__Task statement__. Transcribe, with complete accuracy, all of the entries below except for the pictures.
:::::
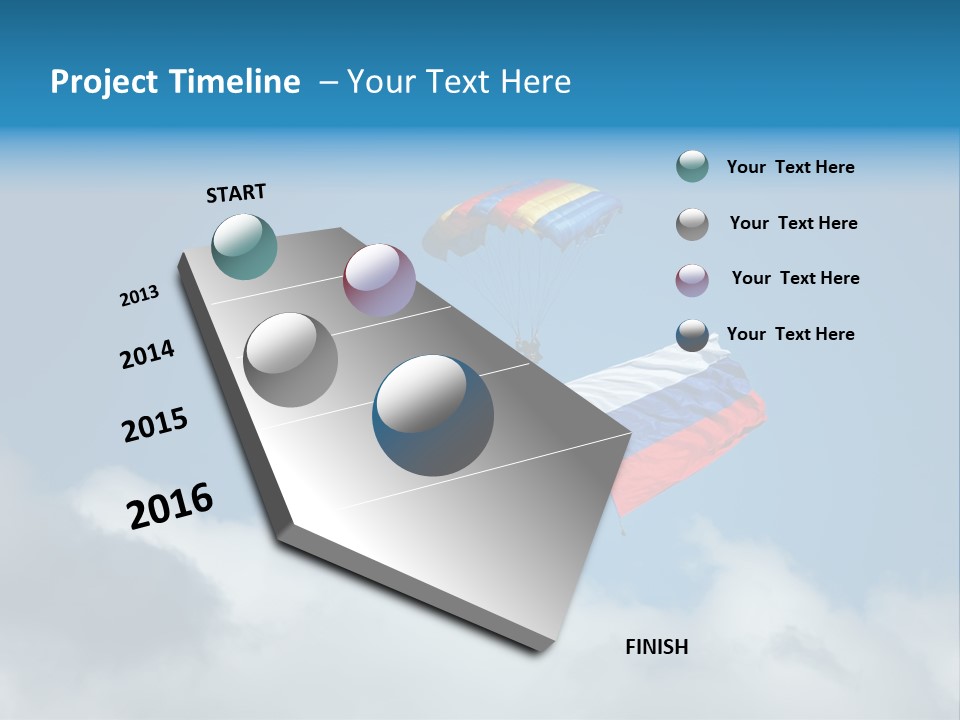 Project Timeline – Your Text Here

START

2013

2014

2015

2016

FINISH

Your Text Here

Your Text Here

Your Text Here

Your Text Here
:::::
__Solution to the problem__.
 Project Timeline – Your Text Here

START

2013

2014

2015

2016

FINISH

Your Text Here

Your Text Here

Your Text Here

Your Text Here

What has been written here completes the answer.